如何将相同的函数应用于一系列具有特定字符串名称的列? [英] How to apply the same function over a series of columns with a specific string in their names?
问题描述
我的数据框(dat)中有一个名为av1 av2 av3 ... av144的变量列表。我想将这些重新编码到另一系列变量中,比如main1 main2 main3 ... main144,例如:
$ b $ pre $ code dat $ main1 <-ifelse( dat $ av1 == 5或dat2 $ av1 == 8或dat $ av1 == 6,10,0)

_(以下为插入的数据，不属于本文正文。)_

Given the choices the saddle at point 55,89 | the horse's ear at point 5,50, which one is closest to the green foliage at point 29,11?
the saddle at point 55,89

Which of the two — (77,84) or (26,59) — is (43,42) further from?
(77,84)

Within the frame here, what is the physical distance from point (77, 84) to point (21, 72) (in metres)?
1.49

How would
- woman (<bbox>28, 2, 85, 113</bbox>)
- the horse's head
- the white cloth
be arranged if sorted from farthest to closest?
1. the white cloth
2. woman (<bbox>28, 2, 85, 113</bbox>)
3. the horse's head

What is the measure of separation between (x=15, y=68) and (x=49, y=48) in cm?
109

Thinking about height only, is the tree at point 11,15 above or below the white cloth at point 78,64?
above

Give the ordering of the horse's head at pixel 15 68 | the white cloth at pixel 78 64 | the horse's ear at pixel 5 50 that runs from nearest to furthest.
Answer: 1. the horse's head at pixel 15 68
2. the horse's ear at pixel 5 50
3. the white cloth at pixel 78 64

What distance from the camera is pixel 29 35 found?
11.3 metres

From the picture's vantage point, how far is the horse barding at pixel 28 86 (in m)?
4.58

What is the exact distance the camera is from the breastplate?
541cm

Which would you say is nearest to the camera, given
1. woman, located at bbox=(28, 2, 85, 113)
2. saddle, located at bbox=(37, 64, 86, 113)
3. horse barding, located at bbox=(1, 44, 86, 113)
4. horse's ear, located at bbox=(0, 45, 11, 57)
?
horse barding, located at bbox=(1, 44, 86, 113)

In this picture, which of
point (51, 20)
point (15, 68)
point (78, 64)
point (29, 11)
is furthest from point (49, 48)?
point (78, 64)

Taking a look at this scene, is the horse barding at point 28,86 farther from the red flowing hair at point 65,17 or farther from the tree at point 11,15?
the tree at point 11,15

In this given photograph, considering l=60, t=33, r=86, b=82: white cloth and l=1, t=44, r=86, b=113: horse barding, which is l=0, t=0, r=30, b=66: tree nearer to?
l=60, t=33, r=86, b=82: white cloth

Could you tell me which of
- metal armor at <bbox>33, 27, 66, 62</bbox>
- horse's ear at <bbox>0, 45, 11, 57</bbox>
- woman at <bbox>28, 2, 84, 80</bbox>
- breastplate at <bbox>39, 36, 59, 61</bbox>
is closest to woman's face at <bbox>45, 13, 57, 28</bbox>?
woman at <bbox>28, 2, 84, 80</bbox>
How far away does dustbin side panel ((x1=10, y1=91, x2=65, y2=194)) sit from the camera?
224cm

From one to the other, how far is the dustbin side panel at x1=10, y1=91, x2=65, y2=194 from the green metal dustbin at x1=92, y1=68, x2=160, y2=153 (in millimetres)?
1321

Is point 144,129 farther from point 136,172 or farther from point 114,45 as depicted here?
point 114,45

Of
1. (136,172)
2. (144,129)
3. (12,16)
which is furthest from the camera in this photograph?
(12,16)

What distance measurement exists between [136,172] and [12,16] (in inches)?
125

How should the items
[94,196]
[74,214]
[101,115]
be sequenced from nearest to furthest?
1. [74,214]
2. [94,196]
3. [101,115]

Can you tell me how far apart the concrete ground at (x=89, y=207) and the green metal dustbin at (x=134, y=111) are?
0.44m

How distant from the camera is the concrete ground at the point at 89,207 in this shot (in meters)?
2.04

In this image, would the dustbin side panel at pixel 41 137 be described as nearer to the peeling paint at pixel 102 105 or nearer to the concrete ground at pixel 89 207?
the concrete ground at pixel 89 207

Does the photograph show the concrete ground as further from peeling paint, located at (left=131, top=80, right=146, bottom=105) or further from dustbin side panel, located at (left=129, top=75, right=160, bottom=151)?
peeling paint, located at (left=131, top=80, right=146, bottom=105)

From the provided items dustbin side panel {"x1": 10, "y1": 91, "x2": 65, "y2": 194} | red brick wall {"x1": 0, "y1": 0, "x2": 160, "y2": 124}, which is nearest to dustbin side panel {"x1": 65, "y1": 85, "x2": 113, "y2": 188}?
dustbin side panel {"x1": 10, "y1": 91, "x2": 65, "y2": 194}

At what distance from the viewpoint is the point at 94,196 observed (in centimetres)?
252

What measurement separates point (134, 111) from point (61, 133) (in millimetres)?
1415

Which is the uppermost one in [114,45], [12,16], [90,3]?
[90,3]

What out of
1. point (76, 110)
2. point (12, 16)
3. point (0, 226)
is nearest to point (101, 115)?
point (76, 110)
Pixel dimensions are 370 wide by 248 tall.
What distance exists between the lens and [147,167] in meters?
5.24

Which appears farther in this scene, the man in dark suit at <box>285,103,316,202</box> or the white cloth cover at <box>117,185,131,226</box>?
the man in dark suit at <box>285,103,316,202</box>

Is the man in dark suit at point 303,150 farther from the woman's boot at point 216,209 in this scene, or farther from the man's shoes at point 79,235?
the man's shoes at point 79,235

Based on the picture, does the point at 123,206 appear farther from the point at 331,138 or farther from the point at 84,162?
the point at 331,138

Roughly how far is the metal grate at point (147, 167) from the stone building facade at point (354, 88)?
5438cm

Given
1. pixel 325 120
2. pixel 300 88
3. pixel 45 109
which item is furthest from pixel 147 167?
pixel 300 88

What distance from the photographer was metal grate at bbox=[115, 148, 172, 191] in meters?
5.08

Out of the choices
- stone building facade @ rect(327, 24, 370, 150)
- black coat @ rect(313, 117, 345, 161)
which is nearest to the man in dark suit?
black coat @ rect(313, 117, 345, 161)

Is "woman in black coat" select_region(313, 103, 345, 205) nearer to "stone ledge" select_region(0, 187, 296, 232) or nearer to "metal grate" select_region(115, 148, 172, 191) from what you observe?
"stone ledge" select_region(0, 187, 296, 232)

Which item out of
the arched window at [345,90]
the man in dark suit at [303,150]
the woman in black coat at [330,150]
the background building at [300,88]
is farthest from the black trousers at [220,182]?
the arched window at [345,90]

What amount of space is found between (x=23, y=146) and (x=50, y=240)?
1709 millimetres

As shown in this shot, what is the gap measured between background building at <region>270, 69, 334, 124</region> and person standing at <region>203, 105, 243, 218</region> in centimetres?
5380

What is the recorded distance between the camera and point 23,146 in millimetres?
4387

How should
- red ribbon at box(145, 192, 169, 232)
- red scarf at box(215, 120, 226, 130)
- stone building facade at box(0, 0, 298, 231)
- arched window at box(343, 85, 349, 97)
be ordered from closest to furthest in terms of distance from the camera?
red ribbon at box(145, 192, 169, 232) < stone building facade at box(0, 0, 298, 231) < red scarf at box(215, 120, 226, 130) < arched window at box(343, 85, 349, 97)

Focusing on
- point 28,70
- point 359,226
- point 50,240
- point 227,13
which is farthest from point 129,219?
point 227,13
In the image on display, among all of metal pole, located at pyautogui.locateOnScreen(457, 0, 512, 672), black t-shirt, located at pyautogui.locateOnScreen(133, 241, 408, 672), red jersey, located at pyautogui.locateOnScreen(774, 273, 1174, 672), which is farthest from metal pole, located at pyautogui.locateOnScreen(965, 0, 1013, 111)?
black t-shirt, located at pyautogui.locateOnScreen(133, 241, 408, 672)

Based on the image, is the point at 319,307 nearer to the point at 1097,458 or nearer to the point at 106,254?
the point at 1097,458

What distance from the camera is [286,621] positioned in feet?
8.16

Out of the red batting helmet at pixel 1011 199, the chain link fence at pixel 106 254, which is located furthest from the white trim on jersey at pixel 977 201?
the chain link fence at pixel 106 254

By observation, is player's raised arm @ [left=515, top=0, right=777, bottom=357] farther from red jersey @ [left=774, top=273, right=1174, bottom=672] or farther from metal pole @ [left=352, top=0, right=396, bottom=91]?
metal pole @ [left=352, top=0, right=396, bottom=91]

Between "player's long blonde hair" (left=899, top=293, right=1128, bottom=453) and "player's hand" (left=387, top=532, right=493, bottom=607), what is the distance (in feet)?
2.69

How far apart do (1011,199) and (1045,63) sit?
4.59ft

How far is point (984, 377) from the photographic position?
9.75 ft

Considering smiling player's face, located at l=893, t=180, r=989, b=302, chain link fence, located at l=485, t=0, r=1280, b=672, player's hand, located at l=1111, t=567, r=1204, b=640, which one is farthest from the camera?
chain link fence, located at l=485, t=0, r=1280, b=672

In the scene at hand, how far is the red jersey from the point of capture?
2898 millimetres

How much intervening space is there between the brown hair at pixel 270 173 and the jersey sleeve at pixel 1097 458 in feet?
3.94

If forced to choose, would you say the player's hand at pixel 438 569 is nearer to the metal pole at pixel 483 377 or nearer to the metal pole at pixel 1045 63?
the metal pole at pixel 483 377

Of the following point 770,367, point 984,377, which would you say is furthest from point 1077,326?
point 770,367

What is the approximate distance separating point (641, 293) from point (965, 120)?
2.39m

dat $ main2 <-ifelse(dat $ av2 == 5或dat2 $ av2 == 8或dat $ av2 == 6,10,0)
#...
dat $ main144< -ifelse(dat1 $ av144 == 5或dat $ av144 == 8或dat $ av144 == 6,10 ,0)
任何人都可以告诉我如何将这个ifelse命令应用于两组变量重写同一行144次?我试图用列名尝试提取grep的尝试失败,但我认为我的方向是错误的......
非常感谢您提前,
现在轻度测试:
dat [gsub(av,main,names(dat))]< -
lapply(dat [grep(av,names(dat))],
function(col){ ifelse(col == 5 | col == 8 | col == 6,10,0)})
< SimonO101提供的数据集并不像我期待的那么复杂。这是一个稍微复杂一些的测试,但仍然是我的代码的最小测试(现在我修复了第一个版本中缺失的逗号)AND(修正了将行分配给列的逻辑错误):
(1 = 2,2 = av1 =样本(8),av2 =样本(8),av3 =样本(b) 8));
dat < - cbind(dat,sapply(dat [grep(av,names(dat))],
function(col){ifelse(col == 5 | col == 8 | col == 6,10,0)}))
dat
#----------------
one two av1 av2 av3 av1 av2 av3
1 1 2 4 3 4 0 0 0
2 1 2 6 2 5 10 0 10
3 1 2 7 7 8 0 0 10
4 1 2 5 8 1 10 10 0
5 1 2 2 5 6 0 10 10
6 1 2 1 1 7 0 0 0
7 1 2 3 4 3 0 0 0
8 1 2 8 6 2 10 10 0
#--------------
names(dat)[6:8]< - gsub(av,主要,名字(dat)[6:8])
dat
#-----------------
one two av1 av2 av3 main1 main2 main3
1 1 2 4 3 4 0 0 0
2 1 2 6 2 5 10 0 10
3 1 2 7 7 8 0 0 10
4 1 2 5 8 1 10 10 0
5 1 2 2 5 6 0 10 10
6 1 2 1 1 7 0 0 0
7 1 2 3 4 3 0 0 0
8 1 2 8 6 2 10 10 0
I have a list of variables named as av1 av2 av3…av144 in my data frame (dat). I want to recode these into another series of variables say main1 main2 main3… main144 as such:
dat$main1<-ifelse (dat$av1==5 or dat2$av1==8 or dat$av1==6,10,0)
dat$main2<-ifelse (dat$av2==5 or dat2$av2==8 or dat$av2==6,10,0)
#…
dat$main144<-ifelse (dat1$av144==5 or dat$av144==8 or dat$av144==6,10,0)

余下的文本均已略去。